Questions fréquentes

Vaut-il mieux reprendre un gîte ou en créer un ?

Reprendre un gîte en activité procure un chiffre d’affaires, une clientèle et une réputation dès l’acquisition, avec des bilans qui rassurent la banque. Créer un gîte offre plus de liberté, mais suppose des travaux et une montée en puissance de la clientèle. Pour un premier projet, la reprise est souvent la voie la plus sûre et la plus facile à financer.

Quelle rentabilité attendre d’un gîte ?

Le seuil de rentabilité se situe autour de 60 % de taux d’occupation, mais la moyenne du réseau Gîtes de France est plutôt de 47 %. Un gîte 3 étoiles loué une vingtaine de semaines par an en zone touristique peut dégager de l’ordre de 6 000 euros nets par an avant impôt. La rentabilité dépend fortement de l’emplacement, du classement et de la commercialisation.

Comment évaluer la valeur d’un gîte à reprendre ?

La valeur combine l’immobilier (le bien et son terrain) et, pour un gîte en exploitation, le fonds : chiffre d’affaires, taux d’occupation, clientèle et réputation en ligne. Acheter les murs et le fonds permet de reprendre une activité établie, ce qui facilite le financement. Exigez les bilans, l’historique de fréquentation et le détail des charges avant toute offre.

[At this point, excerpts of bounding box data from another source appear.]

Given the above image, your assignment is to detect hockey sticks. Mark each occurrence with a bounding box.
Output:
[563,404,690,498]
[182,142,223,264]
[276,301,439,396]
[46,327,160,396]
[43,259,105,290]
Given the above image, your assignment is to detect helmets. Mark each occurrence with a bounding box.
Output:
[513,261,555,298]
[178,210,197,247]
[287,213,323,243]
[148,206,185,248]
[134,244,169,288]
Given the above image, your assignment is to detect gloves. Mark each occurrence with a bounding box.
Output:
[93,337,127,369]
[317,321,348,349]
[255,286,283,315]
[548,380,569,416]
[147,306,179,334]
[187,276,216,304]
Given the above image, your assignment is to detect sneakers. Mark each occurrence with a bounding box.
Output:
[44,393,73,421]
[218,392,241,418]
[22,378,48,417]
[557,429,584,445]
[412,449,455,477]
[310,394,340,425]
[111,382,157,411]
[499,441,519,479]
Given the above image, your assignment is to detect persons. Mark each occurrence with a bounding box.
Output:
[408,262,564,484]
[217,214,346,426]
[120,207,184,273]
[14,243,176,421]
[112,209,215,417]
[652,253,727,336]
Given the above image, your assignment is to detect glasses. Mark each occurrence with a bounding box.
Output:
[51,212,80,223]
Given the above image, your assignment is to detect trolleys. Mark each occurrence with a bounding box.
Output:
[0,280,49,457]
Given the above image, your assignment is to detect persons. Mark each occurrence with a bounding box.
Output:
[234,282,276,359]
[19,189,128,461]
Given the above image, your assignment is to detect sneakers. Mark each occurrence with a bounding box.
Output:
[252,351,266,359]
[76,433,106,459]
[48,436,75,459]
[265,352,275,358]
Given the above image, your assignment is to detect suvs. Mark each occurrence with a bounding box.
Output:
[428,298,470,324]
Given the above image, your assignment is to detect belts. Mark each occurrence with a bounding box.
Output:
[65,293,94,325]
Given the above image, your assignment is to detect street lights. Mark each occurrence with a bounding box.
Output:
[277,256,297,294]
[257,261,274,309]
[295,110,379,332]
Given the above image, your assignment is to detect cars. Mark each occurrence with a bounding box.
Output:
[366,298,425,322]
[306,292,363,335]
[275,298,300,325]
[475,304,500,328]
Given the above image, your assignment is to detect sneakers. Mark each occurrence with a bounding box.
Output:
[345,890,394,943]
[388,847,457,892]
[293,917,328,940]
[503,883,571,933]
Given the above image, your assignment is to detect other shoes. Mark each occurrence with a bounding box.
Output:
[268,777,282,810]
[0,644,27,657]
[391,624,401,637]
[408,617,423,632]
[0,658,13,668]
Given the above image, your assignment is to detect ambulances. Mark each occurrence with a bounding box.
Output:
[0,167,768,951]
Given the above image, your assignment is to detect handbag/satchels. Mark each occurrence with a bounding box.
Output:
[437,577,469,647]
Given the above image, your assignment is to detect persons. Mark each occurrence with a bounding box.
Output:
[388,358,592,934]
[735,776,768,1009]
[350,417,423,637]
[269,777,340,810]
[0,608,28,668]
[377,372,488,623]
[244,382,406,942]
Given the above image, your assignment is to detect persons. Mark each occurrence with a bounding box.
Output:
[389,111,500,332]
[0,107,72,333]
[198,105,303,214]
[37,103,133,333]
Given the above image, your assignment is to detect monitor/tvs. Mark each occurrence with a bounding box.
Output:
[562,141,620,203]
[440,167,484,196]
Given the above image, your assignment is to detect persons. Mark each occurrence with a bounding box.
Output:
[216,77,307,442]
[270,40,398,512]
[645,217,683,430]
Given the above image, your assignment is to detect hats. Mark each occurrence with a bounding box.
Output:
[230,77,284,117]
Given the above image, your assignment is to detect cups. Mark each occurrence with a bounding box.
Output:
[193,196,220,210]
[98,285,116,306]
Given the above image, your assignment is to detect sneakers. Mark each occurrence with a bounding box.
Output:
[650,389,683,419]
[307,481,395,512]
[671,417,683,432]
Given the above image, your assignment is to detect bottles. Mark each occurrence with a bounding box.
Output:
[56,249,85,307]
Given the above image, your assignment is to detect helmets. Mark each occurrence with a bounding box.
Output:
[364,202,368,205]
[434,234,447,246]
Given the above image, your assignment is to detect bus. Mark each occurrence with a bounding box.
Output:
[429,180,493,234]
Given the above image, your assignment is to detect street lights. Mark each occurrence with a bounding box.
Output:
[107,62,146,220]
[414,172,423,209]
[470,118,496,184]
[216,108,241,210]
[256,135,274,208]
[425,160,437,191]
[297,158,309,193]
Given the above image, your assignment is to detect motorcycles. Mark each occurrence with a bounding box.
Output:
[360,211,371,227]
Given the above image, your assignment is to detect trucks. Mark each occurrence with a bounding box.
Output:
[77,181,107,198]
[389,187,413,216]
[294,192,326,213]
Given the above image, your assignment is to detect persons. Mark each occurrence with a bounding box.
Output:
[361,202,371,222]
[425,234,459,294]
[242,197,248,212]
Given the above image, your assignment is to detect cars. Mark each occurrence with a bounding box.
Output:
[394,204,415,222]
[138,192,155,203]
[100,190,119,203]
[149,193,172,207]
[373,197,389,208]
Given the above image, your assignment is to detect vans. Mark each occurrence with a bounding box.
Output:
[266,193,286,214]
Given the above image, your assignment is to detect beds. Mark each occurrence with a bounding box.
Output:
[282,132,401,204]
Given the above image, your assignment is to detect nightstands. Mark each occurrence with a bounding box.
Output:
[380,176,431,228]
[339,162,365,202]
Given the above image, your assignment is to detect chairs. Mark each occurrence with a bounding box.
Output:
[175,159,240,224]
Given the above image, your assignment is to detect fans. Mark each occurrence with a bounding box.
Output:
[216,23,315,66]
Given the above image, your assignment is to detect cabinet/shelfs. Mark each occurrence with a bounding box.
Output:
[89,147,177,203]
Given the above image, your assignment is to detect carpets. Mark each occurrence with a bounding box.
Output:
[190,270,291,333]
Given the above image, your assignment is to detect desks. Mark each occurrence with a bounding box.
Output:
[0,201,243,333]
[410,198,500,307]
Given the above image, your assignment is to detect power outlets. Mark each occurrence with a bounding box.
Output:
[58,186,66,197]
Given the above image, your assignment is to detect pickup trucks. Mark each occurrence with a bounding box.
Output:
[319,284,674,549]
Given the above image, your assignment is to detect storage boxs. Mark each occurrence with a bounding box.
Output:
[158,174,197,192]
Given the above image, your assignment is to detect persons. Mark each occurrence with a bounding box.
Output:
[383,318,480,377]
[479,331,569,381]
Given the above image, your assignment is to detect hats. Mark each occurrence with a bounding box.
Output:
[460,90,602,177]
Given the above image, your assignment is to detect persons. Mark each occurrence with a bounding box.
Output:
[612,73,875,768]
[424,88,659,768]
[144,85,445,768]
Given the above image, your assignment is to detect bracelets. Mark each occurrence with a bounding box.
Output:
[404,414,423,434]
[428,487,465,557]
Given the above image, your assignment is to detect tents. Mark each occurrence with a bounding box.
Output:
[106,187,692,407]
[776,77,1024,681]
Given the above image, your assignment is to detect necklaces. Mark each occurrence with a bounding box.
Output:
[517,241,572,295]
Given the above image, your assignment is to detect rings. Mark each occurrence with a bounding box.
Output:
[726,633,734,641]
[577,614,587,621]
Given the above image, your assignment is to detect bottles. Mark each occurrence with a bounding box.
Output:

Que faut-il vérifier avant de reprendre un gîte ?

Vérifiez l’état du bâti et des équipements, le DPE (les logements classés G sont interdits de location saisonnière depuis 2025), le classement en meublé de tourisme et sa validité, l’historique de fréquentation et de chiffre d’affaires, la saisonnalité, l’e-réputation et les contrats de distribution. Un audit technique et commercial conditionne la réussite de la reprise.

Quelle fiscalité pour un gîte repris ?

Les revenus relèvent des BIC en location meublée. Le classement en meublé de tourisme ouvre le régime micro-BIC avec un abattement de 50 % (contre 30 % pour un meublé non classé), ou le régime réel qui permet d’amortir le bien et les travaux. Le statut de loueur en meublé, professionnel ou non, dépend du niveau de recettes et de la situation de l’exploitant.